I met my grumpy anthropology class at 7:15am on Friday to board a teeny-teeny-tiny bus and ride out three hours just to poke around some holes in the ground left behind by the long-gone Etruscans. We were depleted before we even left.

I had no idea where we were going or what would be there. My professor had been mentioning these names — Cerveteri, Tarquinia — all semester, but I only knew that they were ancient Etruscan cities that housed some artifacts. And I wasn’t excited to go. I had been on one other class trip this semester for a different course, where we sprinted through five cities in two days to cram in as many museum exhibitions and churches as our budget would allow. It was not my idea of a weekend getaway.
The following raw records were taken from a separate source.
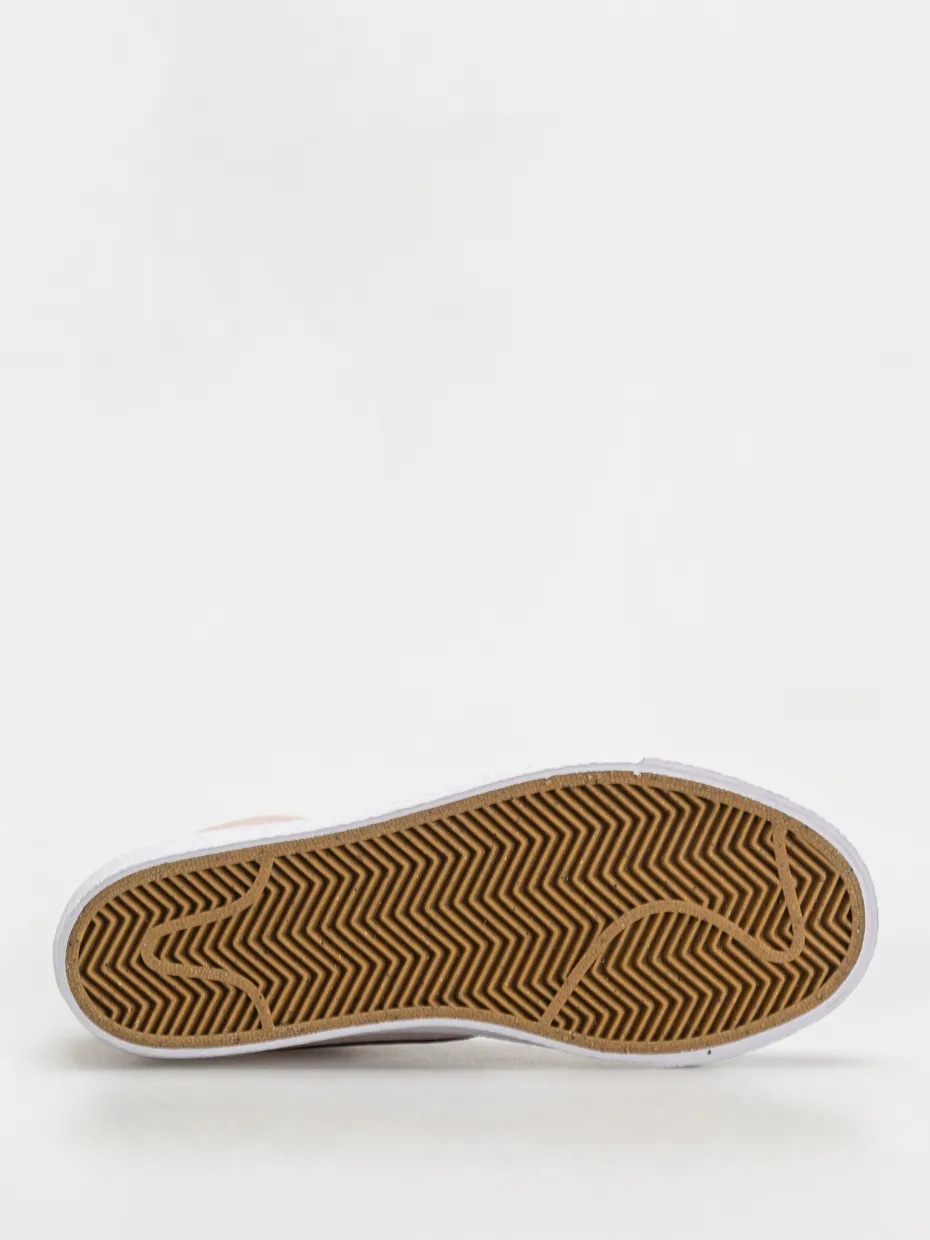 Nike SB Zoom Blazer Mid Shoes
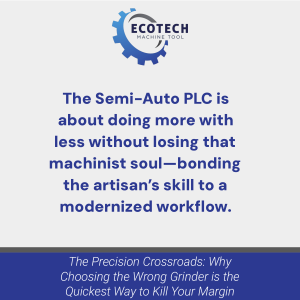 wrong-grinder-5_original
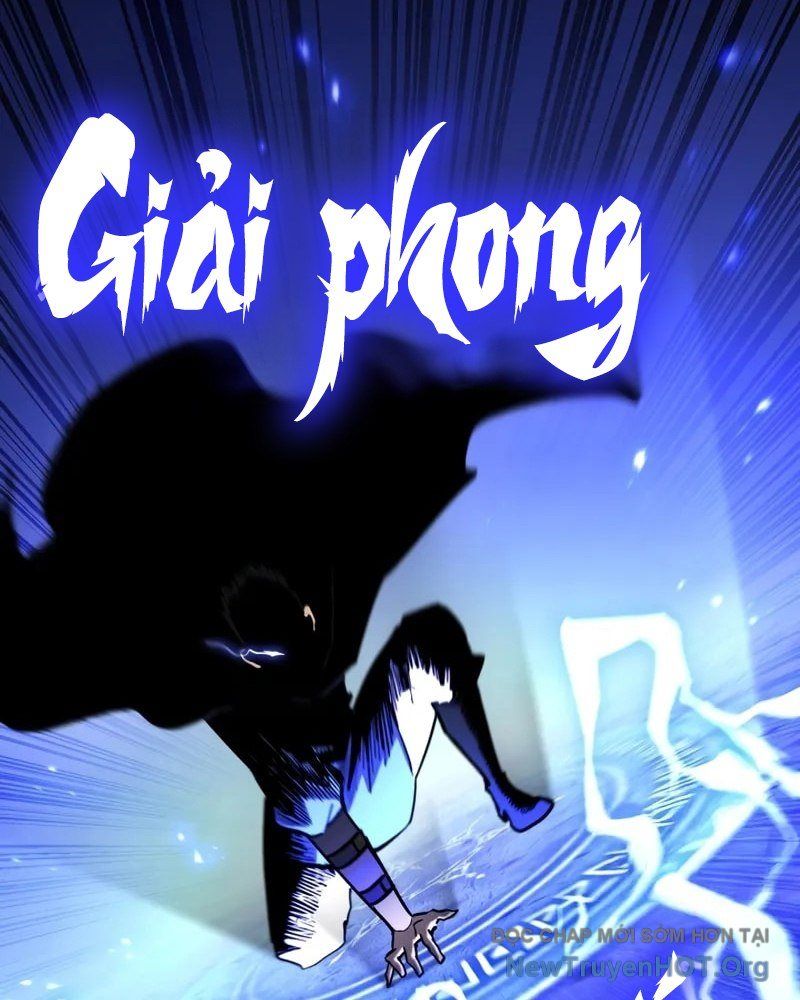 Bản Chất Của Chuyển Sinh Chapter 147 - 205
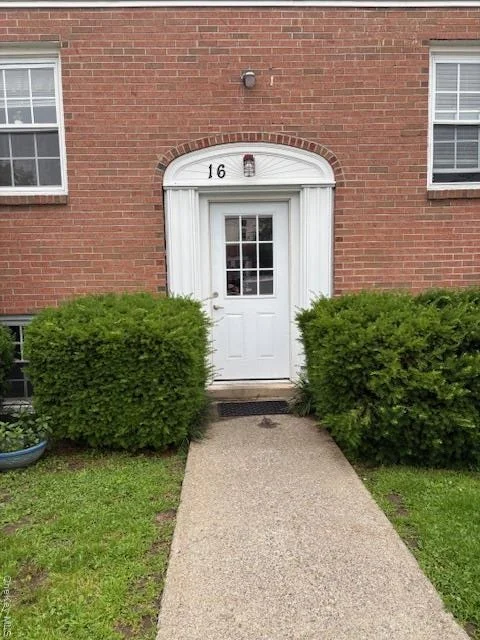 Unit for sale at 16 Huguenot Street, New Paltz, NY 12561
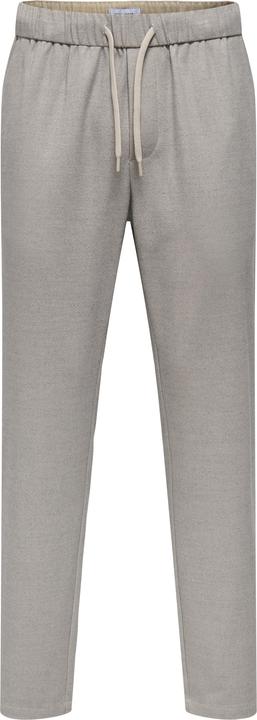 Immagine prodotto Only & Sons Sweathose LINUS Jogginghosen (S)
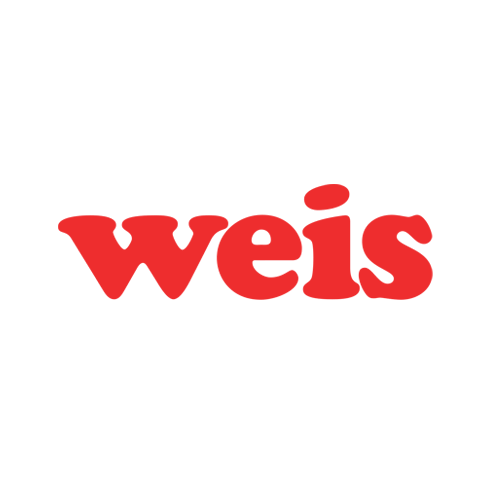 Weis Markets store locations in the USA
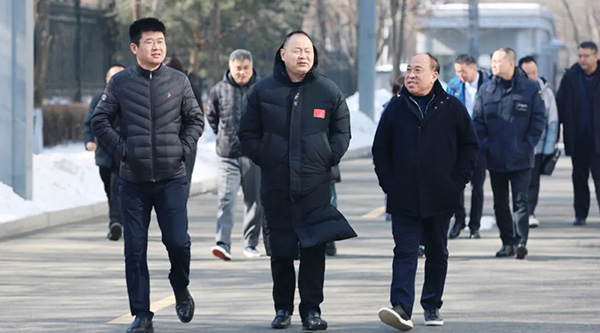 beats365(�й���)Ψһ�ٷ���վ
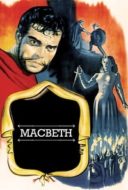 Layarkaca21 LK21 Dunia21 Nonton Film Macbeth (1948) Subtitle Indonesia Streaming Movie Download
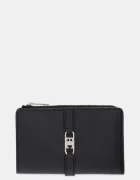 Tommy Hilfiger Портмоне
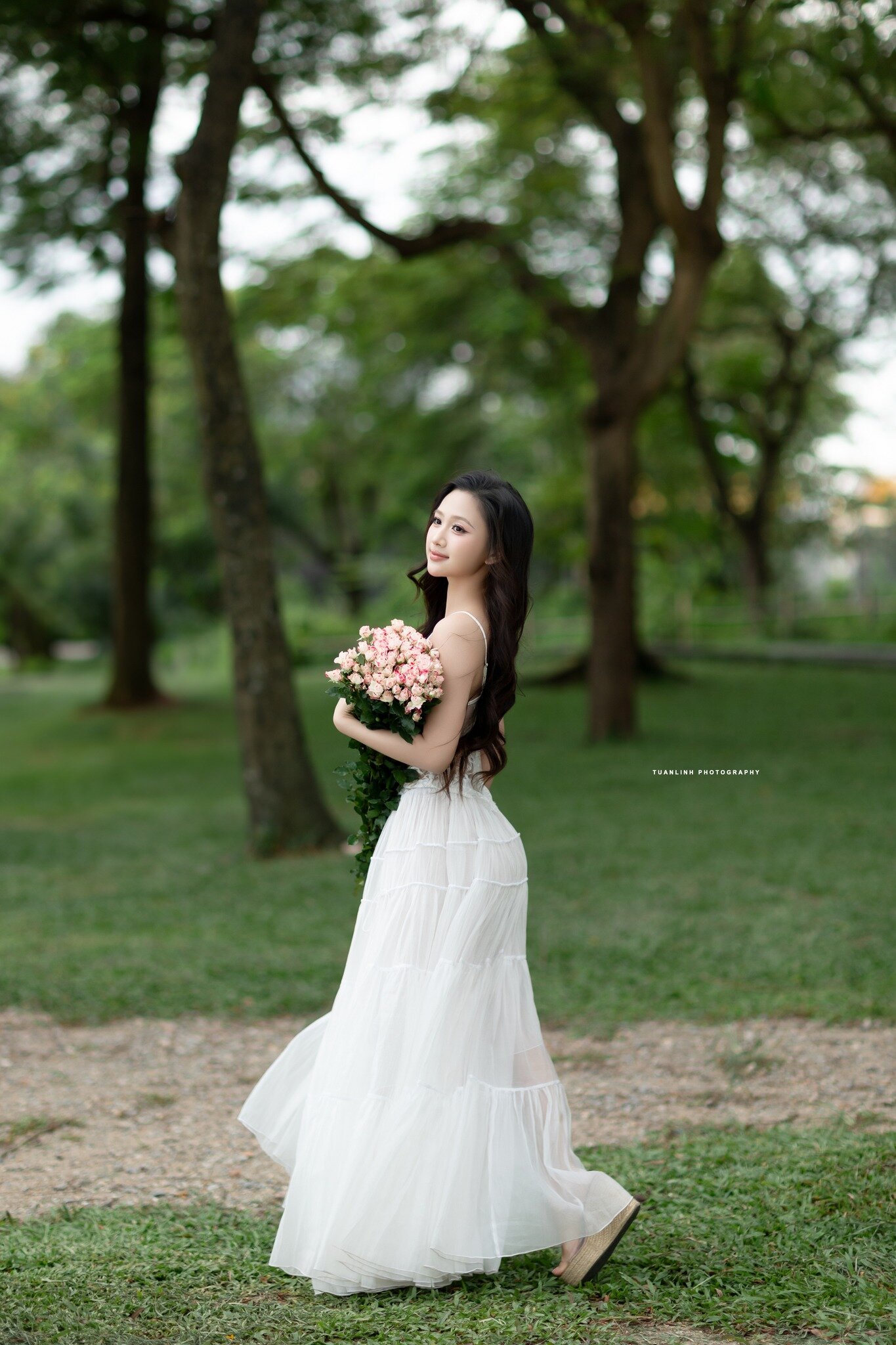 Ellis_Tryphena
Tired and cranky as I was, as the bus began to shuttle through the Italian mountains, I had to perk up at the craggy skyline and the long stretch of hills. It turns out that we were heading into the south, and Italy was heading into spring. Grass spread from the road to the horizon, dotted with tufts of white sheep. Walking into this valley, I thought, one might never find its end.

And then we pulled up at its edge.

This was Tarquinia, blue-sky Tarquinia, and an ancient City of the Dead. My professor met us at the bus door as we dismounted, and he led us through a funny little one-roomed museum to enter the gated vast field. Stone roofs poked out of the ground at strange angles. Pot-shaped boulders scattered in the grass. These were the buried urns and frescoed tombs of the Etruscans, nearly 2500 years old. We spent the next hour descending into the mouthpieces of these roofs, which protected underground rooms decorated with dancers, gladiators, and priests. These were scenes of the Banquet of Eternity, the Etruscan funerary celebration that was celebrated by both the living and the deceased. We glimpsed portraits of the tombs’ original inhabitants, reclined on their clime and feasting in the frescoes. Then my professor unleashed us to sprawl in the grass and take in how a dead city could feel so alive.
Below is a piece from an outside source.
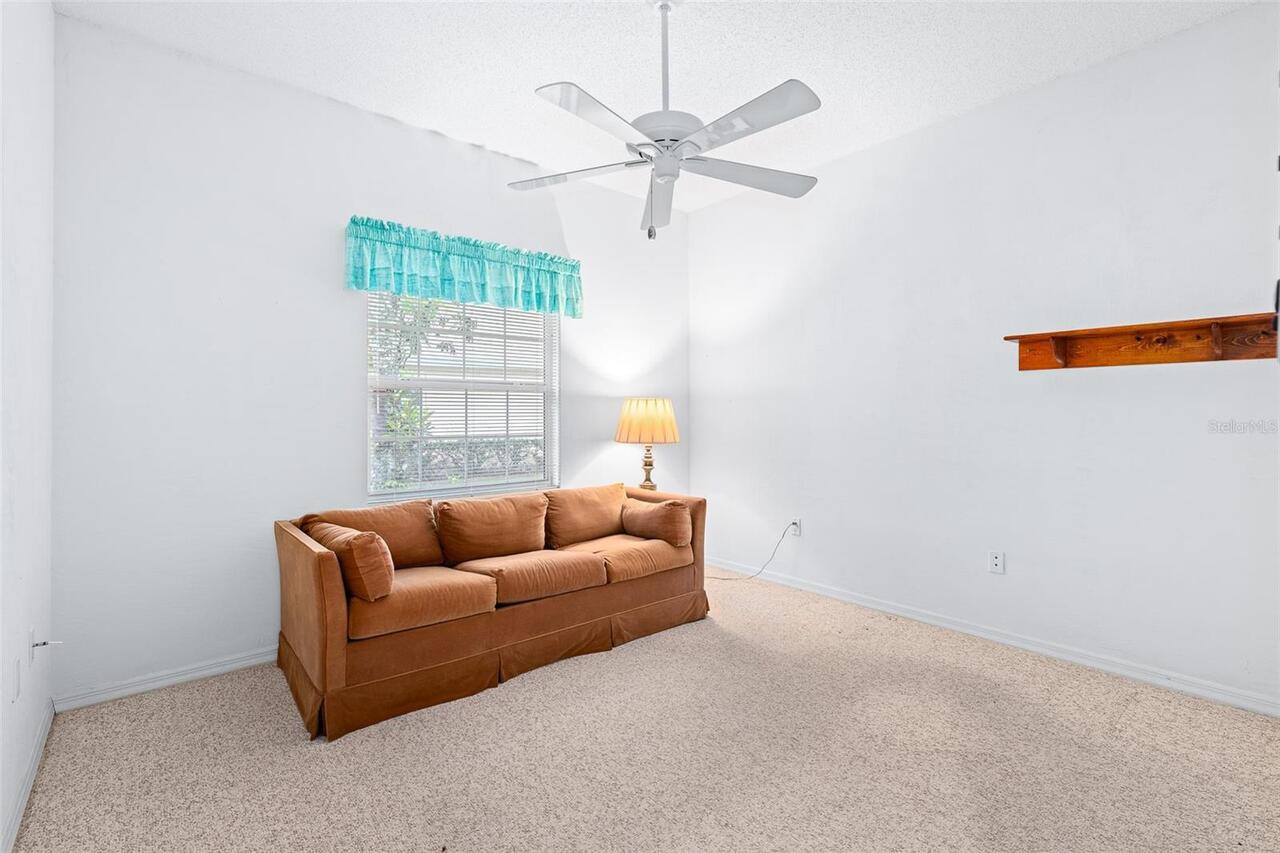 Listing Photo 25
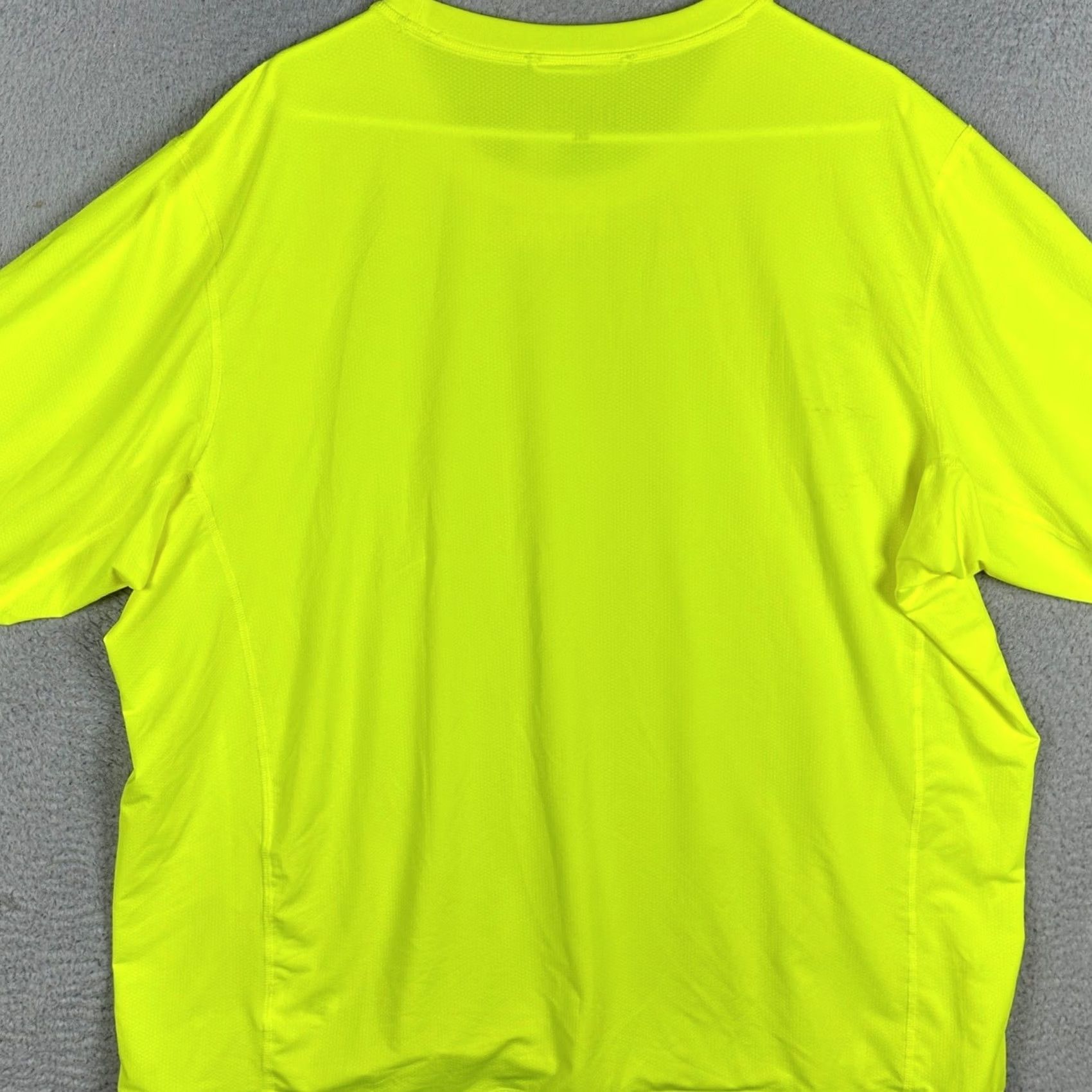 Duluth Trading Company VINTAGEN/A Size US XXL / EU 58 / 5 - 3 Thumbnail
After a brief stop in Tarquinia’s city museum to see what had been unearthed in these tombs, we boarded the bus again to move on to Cerveteri. Again, we pulled up to a seemingly untouched field with greenery abound and few visitors to be seen. But this couldn’t be Italy anymore. We were in the Lord of the Rings.

In Cerveteri, there are these idiosyncratic tumuli, or dome-shaped tombs that are carved from tuffa stone — now covered in moss and grass — that housed underground rooms and rooms of urns and bodies. We circled these massive structures stacked in the hills, scaled their sides and climbed to their entry doors, and crept down into the catacombs to see where the dead used to reside. This was a fantasy world.

After an hour or two of scrambling through thousands-years-old domes, we set out for Norchia to climb into more caves at dusk. It was once a gridded city, now crumbled in the side of a mountain, that we looked on from across a stream. The scene was abandoned. Our professor’s son shouted to the ancient city — “Echo!” — and his words bounced faithfully back to us two, three times. Three ancient worlds in one day, untouched by people or planning.